The “time stream” visualization shows the occurrence of parent topics (the highest level indexing categories) over the course of 44,429 Jewish Holocaust survivor testimonies. Testimony percentile (narrative time represented as percentage for each testimony) is shown along the x-axis, and the 23 “parent topics” are shown along the y-axis relative to one another. Based on metadata provided by the USC Shoah Foundation’s Visual History Archive (2019).


2. Time Stream of topics in 67 Rwandan Genocide survivor testimonies

Developed by Lizhou Fan, David Shepard, and Todd Presner

Time Stream showing the occurrence of parent topics over the course of 67 Rwandan genocide survivor testimonies. Based on metadata provided by the USC Shoah Foundation’s Visual History Archive (2019).


3. Time Stream of topics in 246 Armenian Genocide survivor testimonies

Developed by Lizhou Fan, David Shepard, and Todd Presner

Time Stream showing the occurrence of parent topics over the course of 246 Armenian Genocide survivor testimonies. Based on metadata provided by the USC Shoah Foundation’s Visual History Archive (2019).


4. Time Stream of topics in 39 Nanjing Massacre survivor testimonies

Developed by Lizhou Fan, David Shepard, and Todd Presner

Time Stream showing the occurrence of parent topics over the course of 36 Nanjing Massacre survivor testimonies. Based on metadata provided by the USC Shoah Foundation’s Visual History Archive (2019).

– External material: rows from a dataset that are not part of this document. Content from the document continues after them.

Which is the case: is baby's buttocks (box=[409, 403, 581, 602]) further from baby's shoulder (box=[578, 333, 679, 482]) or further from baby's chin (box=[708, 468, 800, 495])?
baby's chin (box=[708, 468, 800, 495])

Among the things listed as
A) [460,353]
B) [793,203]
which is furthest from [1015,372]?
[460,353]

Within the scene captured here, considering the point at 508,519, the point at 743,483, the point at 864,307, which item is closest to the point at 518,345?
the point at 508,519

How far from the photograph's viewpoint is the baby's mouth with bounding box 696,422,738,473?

5. Boder’s index keyed to the USC Shoah Foundation’s top level indexing categories

Developed by Lizhou Fan, Anna Bonazzi, and Todd Presner

This visualization shows the occurrence of the USC Shoah Foundation’s parent indexing terms throughout Boder’s testimonies. For this visualization, Boder’s original indexing terms were grouped using the parent categories later developed by the USC Shoah Foundation. We were interested in comparing testimonial narratives in order to examine changes in both the genre of Holocaust testimony and approaches to indexing.

Data source: David Boder, Topical Autobiographies (1957), UCLA Young Research Library Special Collections.


6. Time Stream of topics in Boder’s Topical Autobiographies

Developed by Lizhou Fan, David Shepard, and Todd Presner

Time Stream showing the occurrence of parent topics over the course of 70 testimonies from Boder’s Topical Autobiographies. Data sources: David Boder, Topical Autobiographies (1957), UCLA Young Research Library Special Collections; Voices of the Holocaust (Paul V. Galvin Library, Illinois Institute of Technology); and metadata provided by the USC Shoah Foundation’s Visual History Archive.


7. Five Time Streams: Cross-corpus Comparison

Developed by Lizhou Fan and Todd Presner

A comparison of the five Time Streams: Boder’s Topical Autobiographies and testimonies from the USC Shoah Foundation’s Holocaust (Jewish survivors), Rwandan Genocide, Armenian Genocide, and Nanjing Massacre collections (2019).

The visible differences in the shapes of the time streams are due to the different sizes of the five archives as well as variations in the internal order of the interview topics.

You can select specific topics in the “Term Name” menu on the right to compare their appearance and distribution across the five corpora (normalized to 100%, relative to their proportional frequency).

Visualizations are based on data provided by the USC Shoah Foundation’s Visual History Archive (2019); David Boder, Topical Autobiographies (1957), UCLA Young Research Library Special Collections; and Voices of the Holocaust (Paul V. Galvin Library, Illinois Institute of Technology).